▶ GIVEN PASSAGE:
What a Stomach Bug Looks Like, From Start to Finish

A stomach bug typically shows up as sudden, watery diarrhea paired with nausea or vomiting, abdominal cramps, and sometimes a low-grade fever. Most people feel the worst during the first 24 hours, and the whole illness runs its course in one to three days. Here’s what to expect at each stage and how to tell if something more serious is going on.

The Core Symptoms

Viral gastroenteritis, commonly called a stomach bug or stomach flu, hits with a recognizable pattern. The hallmark symptoms are watery diarrhea (not bloody), nausea or vomiting (often both), and cramping pain in your abdomen. You may also notice muscle aches, a headache, and a mild fever. The diarrhea is loose and frequent, and it’s almost always non-bloody. If you see blood in your stool, that points to a different and more serious type of infection, not a typical stomach virus.

Vomiting often comes first and can be intense for the first several hours. Some people vomit repeatedly before the diarrhea starts, while others experience both at the same time. The abdominal pain tends to come in waves, cramping before a bout of diarrhea and easing temporarily afterward.

How It Looks in Your Body Over Time

After you’re exposed to a stomach virus like norovirus, symptoms appear within 12 to 48 hours. The onset is sudden. You might feel perfectly fine in the morning and be unable to leave the bathroom by evening. That rapid shift from “normal” to “miserable” is one of the most distinctive features of a stomach bug.

Stored items
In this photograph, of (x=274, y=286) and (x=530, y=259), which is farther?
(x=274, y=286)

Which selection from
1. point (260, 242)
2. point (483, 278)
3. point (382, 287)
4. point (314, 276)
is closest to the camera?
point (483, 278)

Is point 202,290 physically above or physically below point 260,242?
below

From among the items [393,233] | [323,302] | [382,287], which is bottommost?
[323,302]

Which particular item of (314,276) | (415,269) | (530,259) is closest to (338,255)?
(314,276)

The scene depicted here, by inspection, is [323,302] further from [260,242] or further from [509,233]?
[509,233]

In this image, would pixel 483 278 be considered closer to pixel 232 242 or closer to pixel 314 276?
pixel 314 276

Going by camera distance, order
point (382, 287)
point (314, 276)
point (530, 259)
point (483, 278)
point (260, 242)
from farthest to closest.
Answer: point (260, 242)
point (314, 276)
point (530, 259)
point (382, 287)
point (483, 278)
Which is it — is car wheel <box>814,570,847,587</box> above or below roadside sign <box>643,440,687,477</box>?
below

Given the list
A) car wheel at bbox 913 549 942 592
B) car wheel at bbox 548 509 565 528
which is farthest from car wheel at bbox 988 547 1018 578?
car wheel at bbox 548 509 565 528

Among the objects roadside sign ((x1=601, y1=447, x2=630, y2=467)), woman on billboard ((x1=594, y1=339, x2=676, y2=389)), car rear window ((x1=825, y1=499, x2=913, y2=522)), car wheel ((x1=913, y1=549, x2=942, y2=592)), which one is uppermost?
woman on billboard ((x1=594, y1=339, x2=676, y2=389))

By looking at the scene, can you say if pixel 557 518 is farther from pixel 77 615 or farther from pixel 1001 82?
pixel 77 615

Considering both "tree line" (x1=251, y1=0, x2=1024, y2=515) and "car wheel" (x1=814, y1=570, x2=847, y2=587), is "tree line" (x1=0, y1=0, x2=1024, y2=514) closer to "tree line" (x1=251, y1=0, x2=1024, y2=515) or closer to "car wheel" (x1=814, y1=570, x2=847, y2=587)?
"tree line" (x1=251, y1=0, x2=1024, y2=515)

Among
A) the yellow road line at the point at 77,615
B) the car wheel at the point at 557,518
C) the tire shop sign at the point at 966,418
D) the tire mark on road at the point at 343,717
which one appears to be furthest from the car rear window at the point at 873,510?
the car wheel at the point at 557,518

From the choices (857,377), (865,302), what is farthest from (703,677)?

▶ PROBLEM DETAILS:
Condense the passage on stomach bugs into two sentences.

▶ WRITTEN REPLY:
A stomach bug, or viral gastroenteritis, brings sudden watery, non-bloody diarrhea with nausea or vomiting, abdominal cramps, and sometimes a mild fever, and the illness usually runs its course in one to three days. Symptoms start suddenly within 12 to 48 hours of exposure to a virus such as norovirus, with vomiting often coming first and the abdominal pain arriving in waves.